┌─ Fragmento proporcionado

El segundo índice, la distorsión característica entre poder formal y poder real, apareció en algunos enfrentamientos vinculados con grupos monopólicos (con Carlos Slim, en particular) y otros en materia de seguridad que involucraron a sectores de poder, como el caso Martí y, más recientemente, el asesinato por el Ejército de dos estudiantes del Tecnológico de Monterrey. En cuanto al tercer ítem (ruptura del vínculo representantes-representados), a la larga zaga heredada de sus antecesores neoliberales, puede resultar ejemplarizante el manejo de la recesión económica y de la crisis de la influenza A/H1N1, así como el decreto de extinción de Luz y Fuerza del Centro.

Tal vez donde pueda reconocerse una diferencia neta entre las formas de los fascismos europeos clásicos y ésta de aquí, tan peculiar y pedestre, sea en aquel rasgo que Gramsci denominaba ““equilibrio catastrófico””, ya que el signo clave del México actual es más bien un catastrófico desequilibrio. Es sabido que todo régimen de excepción se origina en una crisis política o en una crisis ideológica, o en ambas a la vez. Pues bien: aun desde su muy reaccionario punto de vista, ¿qué soluciones o atisbos de soluciones ha aportado el mandamás de turno a tales crisis? El saldo exhibe la coherencia de Calderón con su condición de clase: monólogos autoritarios, agresivos desplantes provocadores, siembra de miedos y odios, cacería de brujas, actitudes antiobreras, embestidas antipopulares de corte castrense y un largo etcétera, combinado todo eso con una total sumisión a Washington. Es decir, su extremado rigor hacia dentro se transforma hacia fuera en bochornosa obsecuencia convenenciera.

Desde un principio, Calderón ha intentado transformar el miedo en una modalidad de control social. Convirtió el estado de derecho en estado de desecho. Directa o indirectamente, su régimen ha propiciado el terror y no ha vacilado en usarlo (incluso contra jóvenes considerados ““desechables”” y niños que son asesinados en retenes castrenses, y luego refuncionalizados, con fines de propaganda exculpadora, como ““daños colaterales””) como elemento de presión constante y dura persuasión. Problemas de ““percepción””, diría el señor Presidente. Asimismo, de la mano de un fascismo furtivo reaparecieron la tortura sistemática, las ejecuciones sumarias extrajudiciales, las desapariciones forzosas, los allanamientos sin orden judicial. A ello se suman la punitiva obsesión normativa de Calderón en desmedro de las libertadas ciudadanas y el estruendo de una ““guerra”” que sirve para encubrir el desastre económico y social.

└─
┌─ Entradas registradas

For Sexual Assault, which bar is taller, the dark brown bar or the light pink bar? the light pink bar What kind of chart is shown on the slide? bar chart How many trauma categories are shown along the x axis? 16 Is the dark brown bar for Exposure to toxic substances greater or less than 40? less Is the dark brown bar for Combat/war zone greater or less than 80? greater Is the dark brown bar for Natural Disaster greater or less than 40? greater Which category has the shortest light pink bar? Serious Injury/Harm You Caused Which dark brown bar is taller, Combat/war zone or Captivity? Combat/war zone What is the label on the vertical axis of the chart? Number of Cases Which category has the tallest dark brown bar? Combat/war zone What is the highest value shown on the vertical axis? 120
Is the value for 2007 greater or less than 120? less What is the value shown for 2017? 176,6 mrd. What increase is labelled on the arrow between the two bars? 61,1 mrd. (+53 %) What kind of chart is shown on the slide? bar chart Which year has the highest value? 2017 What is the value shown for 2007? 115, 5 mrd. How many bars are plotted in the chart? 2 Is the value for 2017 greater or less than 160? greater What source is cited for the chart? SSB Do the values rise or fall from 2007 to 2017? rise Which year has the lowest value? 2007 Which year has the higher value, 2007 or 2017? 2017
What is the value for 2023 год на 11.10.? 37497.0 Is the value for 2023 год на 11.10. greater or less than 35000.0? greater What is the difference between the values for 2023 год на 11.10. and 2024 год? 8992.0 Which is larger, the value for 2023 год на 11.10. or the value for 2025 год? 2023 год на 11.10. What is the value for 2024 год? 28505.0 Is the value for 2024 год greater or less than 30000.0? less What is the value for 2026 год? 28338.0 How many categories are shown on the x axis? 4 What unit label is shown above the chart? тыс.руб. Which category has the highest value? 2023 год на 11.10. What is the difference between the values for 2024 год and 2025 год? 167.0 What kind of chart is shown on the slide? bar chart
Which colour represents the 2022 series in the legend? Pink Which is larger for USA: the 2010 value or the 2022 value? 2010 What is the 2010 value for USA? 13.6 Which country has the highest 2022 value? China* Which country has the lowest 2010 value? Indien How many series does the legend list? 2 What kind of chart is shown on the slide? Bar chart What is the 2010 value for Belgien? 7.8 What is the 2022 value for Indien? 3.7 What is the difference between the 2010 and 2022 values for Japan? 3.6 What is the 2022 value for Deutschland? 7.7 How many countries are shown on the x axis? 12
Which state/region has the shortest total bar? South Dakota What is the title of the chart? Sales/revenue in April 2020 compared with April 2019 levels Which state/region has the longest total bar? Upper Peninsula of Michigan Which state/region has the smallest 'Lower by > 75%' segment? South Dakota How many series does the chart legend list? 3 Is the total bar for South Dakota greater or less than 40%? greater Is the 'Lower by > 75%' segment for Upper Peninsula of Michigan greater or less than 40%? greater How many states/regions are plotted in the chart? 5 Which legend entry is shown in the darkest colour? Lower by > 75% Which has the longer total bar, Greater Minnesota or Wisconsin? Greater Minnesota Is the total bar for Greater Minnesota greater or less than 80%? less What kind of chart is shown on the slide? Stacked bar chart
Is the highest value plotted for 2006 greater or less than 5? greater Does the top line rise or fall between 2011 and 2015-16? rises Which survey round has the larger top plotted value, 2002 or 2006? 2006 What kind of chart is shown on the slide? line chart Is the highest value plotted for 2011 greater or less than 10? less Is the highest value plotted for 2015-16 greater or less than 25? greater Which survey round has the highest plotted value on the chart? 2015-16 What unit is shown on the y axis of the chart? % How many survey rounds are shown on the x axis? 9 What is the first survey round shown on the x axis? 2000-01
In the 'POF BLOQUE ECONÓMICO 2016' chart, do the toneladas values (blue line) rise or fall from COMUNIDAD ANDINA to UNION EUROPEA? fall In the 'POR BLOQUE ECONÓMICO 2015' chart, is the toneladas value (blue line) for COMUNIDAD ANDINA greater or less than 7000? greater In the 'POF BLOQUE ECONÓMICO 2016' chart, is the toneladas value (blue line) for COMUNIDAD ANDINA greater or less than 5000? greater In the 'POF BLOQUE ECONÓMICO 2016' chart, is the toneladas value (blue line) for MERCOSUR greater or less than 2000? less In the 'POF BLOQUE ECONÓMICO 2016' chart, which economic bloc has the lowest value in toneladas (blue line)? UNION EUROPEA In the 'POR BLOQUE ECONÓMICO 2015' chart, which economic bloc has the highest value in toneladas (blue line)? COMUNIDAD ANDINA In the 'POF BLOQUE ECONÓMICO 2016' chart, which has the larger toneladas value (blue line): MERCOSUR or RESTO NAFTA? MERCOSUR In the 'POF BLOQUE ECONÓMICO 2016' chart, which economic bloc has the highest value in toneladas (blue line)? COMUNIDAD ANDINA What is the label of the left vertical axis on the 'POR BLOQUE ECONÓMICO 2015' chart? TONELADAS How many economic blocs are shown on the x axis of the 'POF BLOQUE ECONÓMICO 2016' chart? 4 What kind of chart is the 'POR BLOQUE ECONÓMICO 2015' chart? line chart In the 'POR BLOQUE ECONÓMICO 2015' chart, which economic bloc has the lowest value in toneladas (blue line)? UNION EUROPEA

└─

• _Tareas por realizar_:
A - Según el fragmento sobre el régimen de Calderón, ¿en qué ha intentado Calderón transformar el miedo desde un principio?
B - Retoma el fragmento sobre el régimen de Calderón y continúalo a partir de su última oración.
Las entradas constituyen un material independiente del fragmento.

• _Resultados en orden_:
A - En una modalidad de control social.

B -
Visto así, en el marco de la ley sobre la ““afectación de la seguridad interior””, que busca legalizar la presencia de los militares en las calles y el uso de la ““violencia buena”” sin que tengan que sujetarse a tribunales penales civiles en caso de violaciones a los derechos humanos, la alternativa, de conseguir finalmente ese adefesio aval parlamentario, es cada vez más clara: o coincidimos ideológicamente con el régimen (lo que significa coincidir con la clase dominante que él representa y, por tanto, admitir que nos domine) o incurriremos en ese novísimo estado de peligrosidad o ““afectación””, según la última palabra en materia de aberraciones jurídicas. Por ese camino, a poco de andar, sólo tendremos derecho a los monólogos del señor Presidente. Pero a diferencia del otro monologuista famoso, el príncipe de Dinamarca, Calderón no nos pondrá ante el dilema de ser o no ser. Sencillamente nos ordenará no ser. Porque, como se sabe, el ser ha significado, en todas las épocas, un estado de peligrosidad.